**Task description:** Go line by line through the records below. Copy whichever lines contain the string "burst".

**Entries shown:**
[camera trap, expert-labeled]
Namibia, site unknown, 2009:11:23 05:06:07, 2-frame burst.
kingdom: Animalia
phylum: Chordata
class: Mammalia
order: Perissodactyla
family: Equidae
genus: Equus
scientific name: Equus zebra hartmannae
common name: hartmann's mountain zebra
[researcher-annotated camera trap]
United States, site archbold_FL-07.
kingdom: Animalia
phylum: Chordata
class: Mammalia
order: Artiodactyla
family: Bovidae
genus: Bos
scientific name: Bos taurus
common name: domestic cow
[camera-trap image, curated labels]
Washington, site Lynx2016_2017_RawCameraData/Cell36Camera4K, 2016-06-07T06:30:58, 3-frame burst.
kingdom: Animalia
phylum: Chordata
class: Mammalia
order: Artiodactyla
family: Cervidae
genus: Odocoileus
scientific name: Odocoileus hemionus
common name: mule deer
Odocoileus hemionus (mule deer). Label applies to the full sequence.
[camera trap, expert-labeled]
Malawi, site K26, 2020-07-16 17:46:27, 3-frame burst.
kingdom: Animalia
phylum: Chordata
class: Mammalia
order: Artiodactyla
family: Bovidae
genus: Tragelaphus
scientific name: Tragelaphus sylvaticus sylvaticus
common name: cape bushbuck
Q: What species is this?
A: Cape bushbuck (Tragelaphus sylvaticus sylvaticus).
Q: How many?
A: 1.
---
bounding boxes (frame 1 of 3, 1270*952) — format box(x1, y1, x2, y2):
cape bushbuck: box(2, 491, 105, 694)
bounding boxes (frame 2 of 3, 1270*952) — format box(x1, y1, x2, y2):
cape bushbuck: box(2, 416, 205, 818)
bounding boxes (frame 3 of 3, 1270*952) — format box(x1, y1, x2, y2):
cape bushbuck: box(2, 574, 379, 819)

**Task solution:**
Namibia, site unknown, 2009:11:23 05:06:07, 2-frame burst.
Washington, site Lynx2016_2017_RawCameraData/Cell36Camera4K, 2016-06-07T06:30:58, 3-frame burst.
Malawi, site K26, 2020-07-16 17:46:27, 3-frame burst.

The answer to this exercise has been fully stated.